Verilen metin -

____

9 Ocak 2019 Çarşamba

AFRİKA DANSI



"AFRİKA DANSI" 

PERFORMANS, VİDEO FİLM, SERGİ









18 Mart'ta Salt Beyoğlu ikinci kattaki sergi alanında prömiyeri gerçekleşen ve 4 Nisan’a kadar Salt Beyoğlu’nda performansların devam eden  'Afrika Dansı' gösterisi; video film, enstalasyon, sergi, performans ve dans gösterilerinden oluşan çok disiplinli deneysel bir sanat işi.

Sevim Burak’ın “Afrika Dansı” öyküsünden ve aynı adlı kitapta yer alan diğer hikayelerinden yararlanarak bir sahne metni oluşturuldu.  Bu disiplinlerarası projede, farklı disiplinlerde üretilen tekst katmanlarının birbirine konuşması, birbirini tamamlaması fikri gösterinin yapısını belirledi.

“Afrika Dansı”gösterisi, aynen Sevim Burak’ın yazdığı metinde olduğu gibi  "ayakta kalmak ve ısrarla üretmek” ve böylelikle “varolma direnişi” fikri üzerine kuruldu.

____

Alıştırmalar -
A: Afrika Dansı gösterisiyle ilgili metne göre gösterinin prömiyeri nerede gerçekleşti?
B: Lütfen Afrika Dansı gösterisiyle ilgili metni kaldığı yerden sürdürün.
Aşağıdaki listeyi kullanmanız gerekmiyor.

(Tespit etiketleme kayıtları)

____

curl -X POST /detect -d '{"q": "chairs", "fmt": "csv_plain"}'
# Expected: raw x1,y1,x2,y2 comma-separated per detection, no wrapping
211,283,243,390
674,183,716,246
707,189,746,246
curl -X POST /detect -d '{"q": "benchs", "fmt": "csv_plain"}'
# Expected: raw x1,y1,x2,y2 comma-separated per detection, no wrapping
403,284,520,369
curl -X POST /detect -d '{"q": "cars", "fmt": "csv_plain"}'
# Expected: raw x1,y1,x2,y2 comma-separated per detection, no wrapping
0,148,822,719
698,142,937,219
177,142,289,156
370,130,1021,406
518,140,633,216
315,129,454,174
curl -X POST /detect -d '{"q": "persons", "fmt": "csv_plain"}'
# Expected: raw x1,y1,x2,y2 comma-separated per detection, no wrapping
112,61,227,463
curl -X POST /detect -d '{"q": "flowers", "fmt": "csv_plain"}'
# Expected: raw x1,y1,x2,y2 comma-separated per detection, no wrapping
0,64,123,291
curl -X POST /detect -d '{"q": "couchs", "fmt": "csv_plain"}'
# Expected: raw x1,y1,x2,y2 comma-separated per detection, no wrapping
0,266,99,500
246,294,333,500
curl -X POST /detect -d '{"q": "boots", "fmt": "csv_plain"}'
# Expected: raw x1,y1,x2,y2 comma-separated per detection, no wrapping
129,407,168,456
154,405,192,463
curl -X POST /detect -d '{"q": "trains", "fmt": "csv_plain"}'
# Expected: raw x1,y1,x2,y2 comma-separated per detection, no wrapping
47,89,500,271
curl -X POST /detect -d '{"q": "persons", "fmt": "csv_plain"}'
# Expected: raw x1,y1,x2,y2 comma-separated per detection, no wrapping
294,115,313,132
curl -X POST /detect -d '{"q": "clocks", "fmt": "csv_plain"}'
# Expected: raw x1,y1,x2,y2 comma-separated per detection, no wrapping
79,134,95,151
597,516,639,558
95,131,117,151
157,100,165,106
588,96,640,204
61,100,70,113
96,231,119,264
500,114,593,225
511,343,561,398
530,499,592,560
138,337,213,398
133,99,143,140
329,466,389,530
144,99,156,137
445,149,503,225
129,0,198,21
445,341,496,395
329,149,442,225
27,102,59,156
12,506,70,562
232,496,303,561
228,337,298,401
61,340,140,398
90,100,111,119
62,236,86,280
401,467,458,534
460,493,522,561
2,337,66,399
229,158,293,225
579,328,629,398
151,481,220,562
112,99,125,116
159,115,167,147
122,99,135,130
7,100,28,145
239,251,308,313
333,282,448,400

____

Beklenen yanıtlar -
A: Salt Beyoğlu'nun ikinci katındaki sergi alanında.

B:
30 yıl önce aramızdan ayrılan yazarı ürettiği 'metin' anlayışından, sahne estetiğimizi kurgularken, aynı zamanda da kendisini saygıyla anarken, ülkemizde yaşayan göçmen Afrikalılar da, onun ve şimdi de bizim 'ayakta kalmak' için ürettiğimiz direniş biçimimizin- bu işin- bir anlamda “ruhu” olacaklar.



SALT Ev Sahipliğinde
(TAL) / BAĞIMSIZ SANATÇILAR Ortak Yapımı


“AFRİKA DANSI”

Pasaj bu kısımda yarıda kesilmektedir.